*EXERCISE DIRECTIONS:* Write out every line of the rows below as a numbered list, skipping blank lines and omitting the pictures.
[Start DATA EXCERPTS]
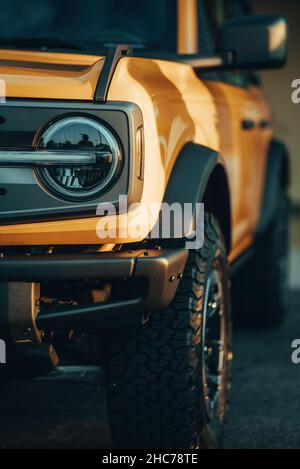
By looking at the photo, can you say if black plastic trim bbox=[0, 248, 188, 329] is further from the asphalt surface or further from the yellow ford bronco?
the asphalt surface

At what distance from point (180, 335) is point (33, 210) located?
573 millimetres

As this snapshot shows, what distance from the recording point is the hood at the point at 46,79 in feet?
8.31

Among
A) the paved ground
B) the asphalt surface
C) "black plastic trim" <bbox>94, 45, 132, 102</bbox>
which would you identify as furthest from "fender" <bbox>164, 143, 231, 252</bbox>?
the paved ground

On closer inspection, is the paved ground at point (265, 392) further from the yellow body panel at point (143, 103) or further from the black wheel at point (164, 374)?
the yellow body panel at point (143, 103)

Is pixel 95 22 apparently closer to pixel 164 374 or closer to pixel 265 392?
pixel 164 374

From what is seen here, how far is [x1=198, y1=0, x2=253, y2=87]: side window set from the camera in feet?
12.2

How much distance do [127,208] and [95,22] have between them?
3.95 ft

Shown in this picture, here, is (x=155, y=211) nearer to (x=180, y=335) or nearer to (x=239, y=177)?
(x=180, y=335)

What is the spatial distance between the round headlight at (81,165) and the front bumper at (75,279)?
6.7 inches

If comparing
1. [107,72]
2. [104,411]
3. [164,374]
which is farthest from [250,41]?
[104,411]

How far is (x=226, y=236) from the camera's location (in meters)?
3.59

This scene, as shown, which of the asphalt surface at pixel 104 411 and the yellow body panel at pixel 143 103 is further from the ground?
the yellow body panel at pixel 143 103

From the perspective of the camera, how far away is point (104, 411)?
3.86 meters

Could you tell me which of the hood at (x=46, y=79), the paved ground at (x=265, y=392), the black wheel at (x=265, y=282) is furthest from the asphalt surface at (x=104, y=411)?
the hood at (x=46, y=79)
[End DATA EXCERPTS]
*FINAL RESULT:*
1. By looking at the photo, can you say if black plastic trim bbox=[0, 248, 188, 329] is further from the asphalt surface or further from the yellow ford bronco?
2. the asphalt surface
3. At what distance from point (180, 335) is point (33, 210) located?
4. 573 millimetres
5. As this snapshot shows, what distance from the recording point is the hood at the point at 46,79 in feet?
6. 8.31
7. Among
8. A) the paved ground
9. B) the asphalt surface
10. C) "black plastic trim" <bbox>94, 45, 132, 102</bbox>
11. which would you identify as furthest from "fender" <bbox>164, 143, 231, 252</bbox>?
12. the paved ground
13. On closer inspection, is the paved ground at point (265, 392) further from the yellow body panel at point (143, 103) or further from the black wheel at point (164, 374)?
14. the yellow body panel at point (143, 103)
15. Is pixel 95 22 apparently closer to pixel 164 374 or closer to pixel 265 392?
16. pixel 164 374
17. From what is seen here, how far is [x1=198, y1=0, x2=253, y2=87]: side window set from the camera in feet?
18. 12.2
19. How much distance do [127,208] and [95,22] have between them?
20. 3.95 ft
21. Shown in this picture, here, is (x=155, y=211) nearer to (x=180, y=335) or nearer to (x=239, y=177)?
22. (x=180, y=335)
23. What is the spatial distance between the round headlight at (81,165) and the front bumper at (75,279)?
24. 6.7 inches
25. If comparing
26. 1. [107,72]
27. 2. [104,411]
28. 3. [164,374]
29. which is farthest from [250,41]?
30. [104,411]
31. How far is (x=226, y=236) from the camera's location (in meters)?
32. 3.59
33. This scene, as shown, which of the asphalt surface at pixel 104 411 and the yellow body panel at pixel 143 103 is further from the ground?
34. the yellow body panel at pixel 143 103
35. From the perspective of the camera, how far away is point (104, 411)?
36. 3.86 meters
37. Could you tell me which of the hood at (x=46, y=79), the paved ground at (x=265, y=392), the black wheel at (x=265, y=282) is furthest from the asphalt surface at (x=104, y=411)?
38. the hood at (x=46, y=79)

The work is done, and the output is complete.